* Assignment *
The records below are to be written out again, exactly as they appear.

* Extracted material *
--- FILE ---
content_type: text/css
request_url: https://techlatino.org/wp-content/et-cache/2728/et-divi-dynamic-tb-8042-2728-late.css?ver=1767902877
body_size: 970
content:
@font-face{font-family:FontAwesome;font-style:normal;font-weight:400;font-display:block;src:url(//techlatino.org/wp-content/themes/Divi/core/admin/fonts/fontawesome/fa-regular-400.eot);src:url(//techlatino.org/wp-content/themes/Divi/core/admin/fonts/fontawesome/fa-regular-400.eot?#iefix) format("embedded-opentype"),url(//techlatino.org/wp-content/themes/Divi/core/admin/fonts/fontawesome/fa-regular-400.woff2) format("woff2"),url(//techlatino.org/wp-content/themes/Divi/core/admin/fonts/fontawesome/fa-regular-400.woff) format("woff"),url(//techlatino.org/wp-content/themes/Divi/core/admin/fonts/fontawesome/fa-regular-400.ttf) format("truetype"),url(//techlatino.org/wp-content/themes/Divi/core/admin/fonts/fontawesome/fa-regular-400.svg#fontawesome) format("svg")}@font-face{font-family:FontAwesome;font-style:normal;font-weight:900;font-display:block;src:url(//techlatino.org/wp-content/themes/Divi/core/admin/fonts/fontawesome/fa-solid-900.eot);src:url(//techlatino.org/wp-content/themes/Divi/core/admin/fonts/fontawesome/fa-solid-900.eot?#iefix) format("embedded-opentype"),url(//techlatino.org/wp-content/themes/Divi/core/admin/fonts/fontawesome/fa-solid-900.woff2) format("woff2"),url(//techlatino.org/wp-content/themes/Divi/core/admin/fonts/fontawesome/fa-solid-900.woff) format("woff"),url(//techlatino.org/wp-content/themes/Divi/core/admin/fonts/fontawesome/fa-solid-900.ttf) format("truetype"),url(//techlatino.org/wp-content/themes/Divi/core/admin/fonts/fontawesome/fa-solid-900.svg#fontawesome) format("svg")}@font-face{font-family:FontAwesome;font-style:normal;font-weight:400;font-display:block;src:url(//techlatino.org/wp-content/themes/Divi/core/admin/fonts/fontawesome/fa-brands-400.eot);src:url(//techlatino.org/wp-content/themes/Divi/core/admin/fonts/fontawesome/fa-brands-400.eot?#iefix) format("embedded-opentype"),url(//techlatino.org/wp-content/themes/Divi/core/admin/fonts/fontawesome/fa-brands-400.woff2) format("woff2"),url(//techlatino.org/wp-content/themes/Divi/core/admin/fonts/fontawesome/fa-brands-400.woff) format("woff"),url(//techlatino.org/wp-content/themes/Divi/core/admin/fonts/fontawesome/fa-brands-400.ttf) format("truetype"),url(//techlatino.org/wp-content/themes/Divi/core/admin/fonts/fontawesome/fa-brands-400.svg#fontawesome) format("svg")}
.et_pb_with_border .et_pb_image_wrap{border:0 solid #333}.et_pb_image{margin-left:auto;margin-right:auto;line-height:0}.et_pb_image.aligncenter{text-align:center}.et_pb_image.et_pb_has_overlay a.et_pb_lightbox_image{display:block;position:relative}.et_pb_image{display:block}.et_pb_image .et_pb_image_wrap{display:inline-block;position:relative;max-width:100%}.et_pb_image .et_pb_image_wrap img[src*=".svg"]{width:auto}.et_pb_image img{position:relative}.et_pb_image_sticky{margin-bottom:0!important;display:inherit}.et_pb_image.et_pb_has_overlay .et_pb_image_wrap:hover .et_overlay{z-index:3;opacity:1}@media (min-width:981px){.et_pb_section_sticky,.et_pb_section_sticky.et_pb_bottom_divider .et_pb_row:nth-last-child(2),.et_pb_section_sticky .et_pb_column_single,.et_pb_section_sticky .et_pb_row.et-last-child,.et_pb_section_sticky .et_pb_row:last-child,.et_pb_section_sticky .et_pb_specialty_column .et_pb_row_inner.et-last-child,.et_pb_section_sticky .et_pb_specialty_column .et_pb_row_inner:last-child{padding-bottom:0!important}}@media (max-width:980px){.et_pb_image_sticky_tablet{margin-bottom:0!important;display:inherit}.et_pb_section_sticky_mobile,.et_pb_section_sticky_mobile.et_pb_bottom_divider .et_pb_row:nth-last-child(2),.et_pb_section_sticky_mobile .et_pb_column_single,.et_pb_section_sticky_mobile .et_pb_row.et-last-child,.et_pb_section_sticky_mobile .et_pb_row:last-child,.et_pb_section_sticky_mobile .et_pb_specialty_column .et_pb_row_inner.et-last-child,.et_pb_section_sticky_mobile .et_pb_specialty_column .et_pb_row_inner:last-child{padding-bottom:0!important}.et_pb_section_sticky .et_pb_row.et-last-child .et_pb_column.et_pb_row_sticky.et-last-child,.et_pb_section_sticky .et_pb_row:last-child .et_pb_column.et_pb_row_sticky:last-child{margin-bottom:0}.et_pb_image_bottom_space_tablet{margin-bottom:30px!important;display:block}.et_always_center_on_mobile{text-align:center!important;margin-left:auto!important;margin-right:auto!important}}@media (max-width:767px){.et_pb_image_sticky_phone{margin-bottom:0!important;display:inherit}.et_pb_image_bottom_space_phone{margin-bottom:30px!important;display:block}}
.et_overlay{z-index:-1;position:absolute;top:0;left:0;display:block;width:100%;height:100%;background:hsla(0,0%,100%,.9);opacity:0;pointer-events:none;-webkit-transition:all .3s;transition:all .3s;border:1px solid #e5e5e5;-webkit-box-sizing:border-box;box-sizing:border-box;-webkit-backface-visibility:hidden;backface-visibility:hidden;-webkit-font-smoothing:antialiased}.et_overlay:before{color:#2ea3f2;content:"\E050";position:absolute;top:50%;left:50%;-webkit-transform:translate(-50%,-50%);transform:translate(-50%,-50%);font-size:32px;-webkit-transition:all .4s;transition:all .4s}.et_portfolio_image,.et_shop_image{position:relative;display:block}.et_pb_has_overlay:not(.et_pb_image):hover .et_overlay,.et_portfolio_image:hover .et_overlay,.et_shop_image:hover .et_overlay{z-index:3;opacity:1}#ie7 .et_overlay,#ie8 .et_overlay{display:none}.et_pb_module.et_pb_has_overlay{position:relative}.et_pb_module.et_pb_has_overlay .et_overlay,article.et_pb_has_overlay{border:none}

* Response below *
--- FILE ---
content_type: text/css
request_url: https://techlatino.org/wp-content/et-cache/2728/et-divi-dynamic-tb-8042-2728-late.css?ver=1767902877
body_size: 970
content:
@font-face{font-family:FontAwesome;font-style:normal;font-weight:400;font-display:block;src:url(//techlatino.org/wp-content/themes/Divi/core/admin/fonts/fontawesome/fa-regular-400.eot);src:url(//techlatino.org/wp-content/themes/Divi/core/admin/fonts/fontawesome/fa-regular-400.eot?#iefix) format("embedded-opentype"),url(//techlatino.org/wp-content/themes/Divi/core/admin/fonts/fontawesome/fa-regular-400.woff2) format("woff2"),url(//techlatino.org/wp-content/themes/Divi/core/admin/fonts/fontawesome/fa-regular-400.woff) format("woff"),url(//techlatino.org/wp-content/themes/Divi/core/admin/fonts/fontawesome/fa-regular-400.ttf) format("truetype"),url(//techlatino.org/wp-content/themes/Divi/core/admin/fonts/fontawesome/fa-regular-400.svg#fontawesome) format("svg")}@font-face{font-family:FontAwesome;font-style:normal;font-weight:900;font-display:block;src:url(//techlatino.org/wp-content/themes/Divi/core/admin/fonts/fontawesome/fa-solid-900.eot);src:url(//techlatino.org/wp-content/themes/Divi/core/admin/fonts/fontawesome/fa-solid-900.eot?#iefix) format("embedded-opentype"),url(//techlatino.org/wp-content/themes/Divi/core/admin/fonts/fontawesome/fa-solid-900.woff2) format("woff2"),url(//techlatino.org/wp-content/themes/Divi/core/admin/fonts/fontawesome/fa-solid-900.woff) format("woff"),url(//techlatino.org/wp-content/themes/Divi/core/admin/fonts/fontawesome/fa-solid-900.ttf) format("truetype"),url(//techlatino.org/wp-content/themes/Divi/core/admin/fonts/fontawesome/fa-solid-900.svg#fontawesome) format("svg")}@font-face{font-family:FontAwesome;font-style:normal;font-weight:400;font-display:block;src:url(//techlatino.org/wp-content/themes/Divi/core/admin/fonts/fontawesome/fa-brands-400.eot);src:url(//techlatino.org/wp-content/themes/Divi/core/admin/fonts/fontawesome/fa-brands-400.eot?#iefix) format("embedded-opentype"),url(//techlatino.org/wp-content/themes/Divi/core/admin/fonts/fontawesome/fa-brands-400.woff2) format("woff2"),url(//techlatino.org/wp-content/themes/Divi/core/admin/fonts/fontawesome/fa-brands-400.woff) format("woff"),url(//techlatino.org/wp-content/themes/Divi/core/admin/fonts/fontawesome/fa-brands-400.ttf) format("truetype"),url(//techlatino.org/wp-content/themes/Divi/core/admin/fonts/fontawesome/fa-brands-400.svg#fontawesome) format("svg")}
.et_pb_with_border .et_pb_image_wrap{border:0 solid #333}.et_pb_image{margin-left:auto;margin-right:auto;line-height:0}.et_pb_image.aligncenter{text-align:center}.et_pb_image.et_pb_has_overlay a.et_pb_lightbox_image{display:block;position:relative}.et_pb_image{display:block}.et_pb_image .et_pb_image_wrap{display:inline-block;position:relative;max-width:100%}.et_pb_image .et_pb_image_wrap img[src*=".svg"]{width:auto}.et_pb_image img{position:relative}.et_pb_image_sticky{margin-bottom:0!important;display:inherit}.et_pb_image.et_pb_has_overlay .et_pb_image_wrap:hover .et_overlay{z-index:3;opacity:1}@media (min-width:981px){.et_pb_section_sticky,.et_pb_section_sticky.et_pb_bottom_divider .et_pb_row:nth-last-child(2),.et_pb_section_sticky .et_pb_column_single,.et_pb_section_sticky .et_pb_row.et-last-child,.et_pb_section_sticky .et_pb_row:last-child,.et_pb_section_sticky .et_pb_specialty_column .et_pb_row_inner.et-last-child,.et_pb_section_sticky .et_pb_specialty_column .et_pb_row_inner:last-child{padding-bottom:0!important}}@media (max-width:980px){.et_pb_image_sticky_tablet{margin-bottom:0!important;display:inherit}.et_pb_section_sticky_mobile,.et_pb_section_sticky_mobile.et_pb_bottom_divider .et_pb_row:nth-last-child(2),.et_pb_section_sticky_mobile .et_pb_column_single,.et_pb_section_sticky_mobile .et_pb_row.et-last-child,.et_pb_section_sticky_mobile .et_pb_row:last-child,.et_pb_section_sticky_mobile .et_pb_specialty_column .et_pb_row_inner.et-last-child,.et_pb_section_sticky_mobile .et_pb_specialty_column .et_pb_row_inner:last-child{padding-bottom:0!important}.et_pb_section_sticky .et_pb_row.et-last-child .et_pb_column.et_pb_row_sticky.et-last-child,.et_pb_section_sticky .et_pb_row:last-child .et_pb_column.et_pb_row_sticky:last-child{margin-bottom:0}.et_pb_image_bottom_space_tablet{margin-bottom:30px!important;display:block}.et_always_center_on_mobile{text-align:center!important;margin-left:auto!important;margin-right:auto!important}}@media (max-width:767px){.et_pb_image_sticky_phone{margin-bottom:0!important;display:inherit}.et_pb_image_bottom_space_phone{margin-bottom:30px!important;display:block}}
.et_overlay{z-index:-1;position:absolute;top:0;left:0;display:block;width:100%;height:100%;background:hsla(0,0%,100%,.9);opacity:0;pointer-events:none;-webkit-transition:all .3s;transition:all .3s;border:1px solid #e5e5e5;-webkit-box-sizing:border-box;box-sizing:border-box;-webkit-backface-visibility:hidden;backface-visibility:hidden;-webkit-font-smoothing:antialiased}.et_overlay:before{color:#2ea3f2;content:"\E050";position:absolute;top:50%;left:50%;-webkit-transform:translate(-50%,-50%);transform:translate(-50%,-50%);font-size:32px;-webkit-transition:all .4s;transition:all .4s}.et_portfolio_image,.et_shop_image{position:relative;display:block}.et_pb_has_overlay:not(.et_pb_image):hover .et_overlay,.et_portfolio_image:hover .et_overlay,.et_shop_image:hover .et_overlay{z-index:3;opacity:1}#ie7 .et_overlay,#ie8 .et_overlay{display:none}.et_pb_module.et_pb_has_overlay{position:relative}.et_pb_module.et_pb_has_overlay .et_overlay,article.et_pb_has_overlay{border:none}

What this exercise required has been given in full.